Colder Weather and Freezing Septic Systems

FARGO, N.D. (January 16, 2012) – Fargo Cass Public Health is reminding residents of rural Cass County to monitor their onsite septic systems for freezing septic lines due to lack of snow cover and extreme cold temperatures.
Snow usually serves as an insulating blanket over the septic tank and drain-field or mound, and helps retain the heat of the sewage and geothermal heat from deep soil layers. Lack of snow allows frost to go deeper into the ground, potentially freezing the system.
Onsite septic systems contain a septic tank and several drain-field lines. Typical septic systems have four main areas where freezing problems may occur:
• The pipe from the house to the septic tank
• The septic tank and, for some systems, a pump lift station
• The pipe from the septic tank to the soil treatment system (often called the drain-field)
• The soil treatment system
A common problem area is the point where the pipe from the house to the septic system exits the basement wall.

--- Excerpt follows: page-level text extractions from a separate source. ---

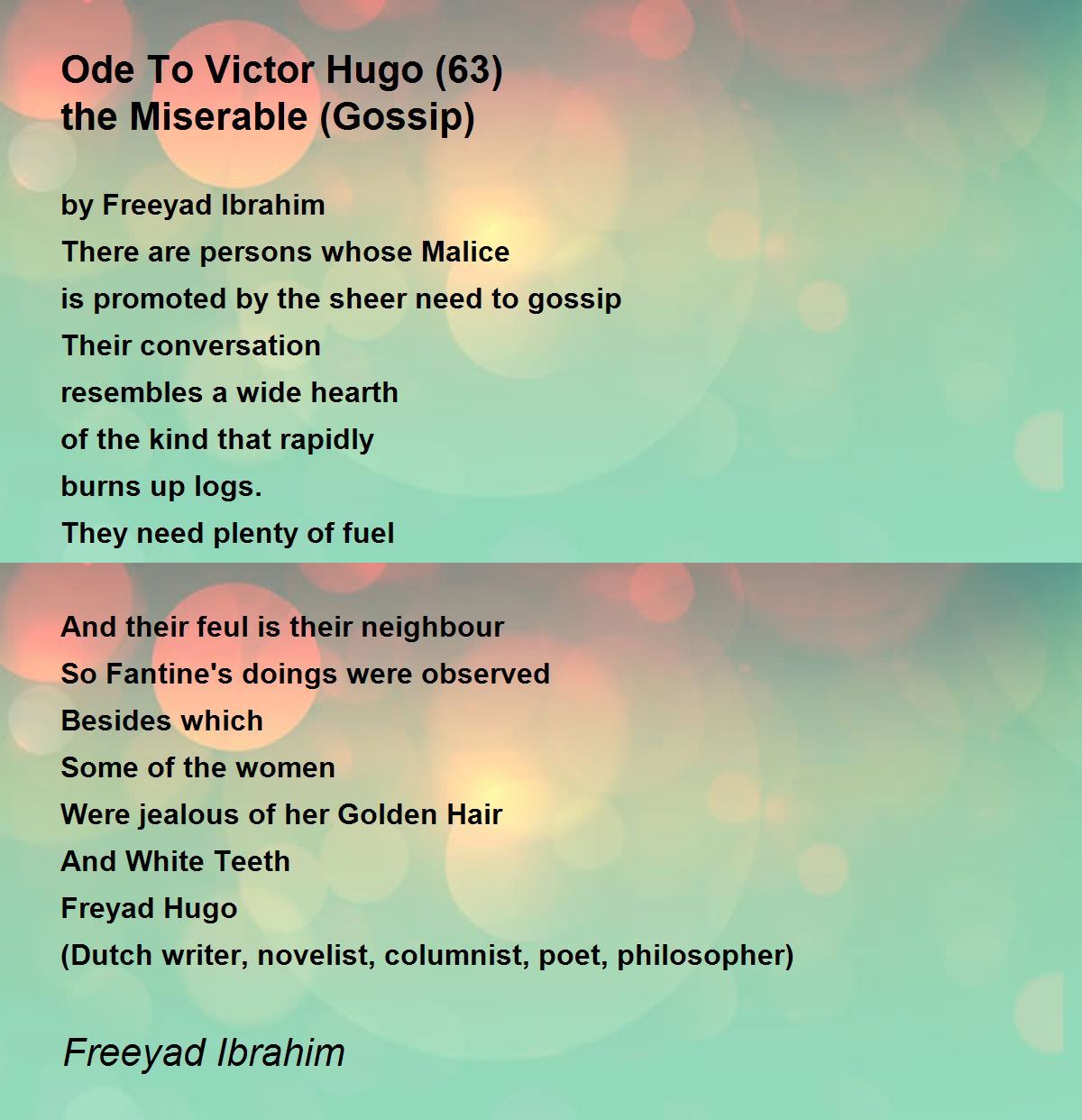 Ode To Victor Hugo (63)
the Miserable (Gossip)

by Freeyad Ibrahim
There are persons whose Malice
is promoted by the sheer need to gossip
Their conversation
resembles a wide hearth
of the kind that rapidly
burns up logs.
They need plenty of fuel

And their feul is their neighbour
So Fantine's doings were observed
Besides which
Some of the women
Were jealous of her Golden Hair
And White Teeth
Freyad Hugo
(Dutch writer, novelist, columnist, poet, philosopher)

Freeyad Ibrahim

According to the University of Minnesota, there are things you can do to prevent systems from freezing:
• Use water; the warmer the better if you feel the system is starting to freeze. The Onsite Sewage Treatment Program is usually an advocate of water conservation, but if freezing is a concern, increasing low use to a normal water use can help the system. This includes spreading out your laundry schedule to possibly doing one warm/hot load per day, using your dishwasher and maybe even taking a hot bath.
• Fix any leaky plumbing fixtures or appliances in your home. This will help prevent freezing problems and help your system work well year round.
• Keep all types of vehicles and high traffic people activities off of the system year round.

However, there are four things that should NEVER be done to unfreeze a system:
• Do NOT add antifreeze, salt or a septic system additive into the system.
• Do NOT pump sewage onto the ground surface.
• Do NOT start a fire over the system to attempt to thaw it out.
• Do NOT run water continually to try to unfreeze system.